## Selected excerpt
※ ※ ※

To the original poster, if you have not purchased any copper and have not abandoned the idea, I would recommend the 4 piece set available from Rocky Mountain Retinning. Current price is $340 for four saucepans with lids. A steal IMO. I have purchased a couple of sets and use it daily. From there it is up to your wife to decide if it is worth the trouble. I suspect it will be.


----------



## kobeamos12 (Nov 13, 2011)

I love Amoretti Brothers copper cookware, they have this kind of gourmet look which I love. Strongly suggested for food presentation as well for preparing the best risotto ever.


----------



## foodpump (Oct 10, 2005)

Like I said in my first pot, tin melts at 450 F--at the high range of smoking points of most vegetable oils.  The tin will melt if exposed to heat above 450 and will eventually wear off.


----------



## copperguy13 (Oct 30, 2012)

Yeah, that is very true and it is not uncommon to have your copper cookware re-tinned. Generally melted tin comes from a mistake being made or a sauce being left on too high heat for too long. Just like anything else, if you have liquid in it, the liquid will absorb a lot of the heat; but if it is left on the heat without anything in it, you may get some bubbling of the tin if the heat is over 450 degrees. Just like holding a lighter to the bottom of a paper cup with water in it, the liquid will absorb the heat and the paper cup will resist burning, like a "heat sink." Re-Tinning is not very expensive, and you end up with almost new cookware each time you do it; plus it takes almost 10 years of normal cooking to need re-tinning, so it's not going to happen soon. Tin is the original "non-stick" liner and with a little seasoning from time to time, it is an amazing cooking surface. I take great care with cleaning my tin, a large amount of worn tin can come from using the incorrect cleaning products or too abrasive cleaning materials. I never soak my pans, and I rarely use detergent, I clean them almost immediately after using them, when they are still warm(not hot). The care of the cookware is extremely important, especially if you spend good money on copper cookware.  I don't necessarily disagree with your assessment of tin, I just prefer the surface to others I have used.


----------



## kokopuffs (Aug 4, 2000)

oh hum.  Other than washing, I've never polished my copper Mauviel and I love the green patina.  Fluent in French, I order directly from Dehillerin and it's FedEx'd directly chez moi - at a total price much lower that what it costs here in the U.S.

I'm a snob.


----------



## snimaster (Apr 8, 2014)

What about http://copper-smith.com/shop/ or https://www.coppermasters.com/ ? I am in doubt in where to buy. As I am from Portugal, it is more cheaper to buy from inside the EU (importing fees, taxes and so ever).

Does anyone have ever bougth from these webstores?

The clients testimonials are aceptable, but I am still hesitant.

Thank you.


----------

※ ※ ※

## Problem details
In the copper cookware thread, at what temperature is tin said to melt?

## Source data
※ ※ ※

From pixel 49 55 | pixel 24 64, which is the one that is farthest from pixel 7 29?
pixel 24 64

※ ※ ※

## Output of the task
450 F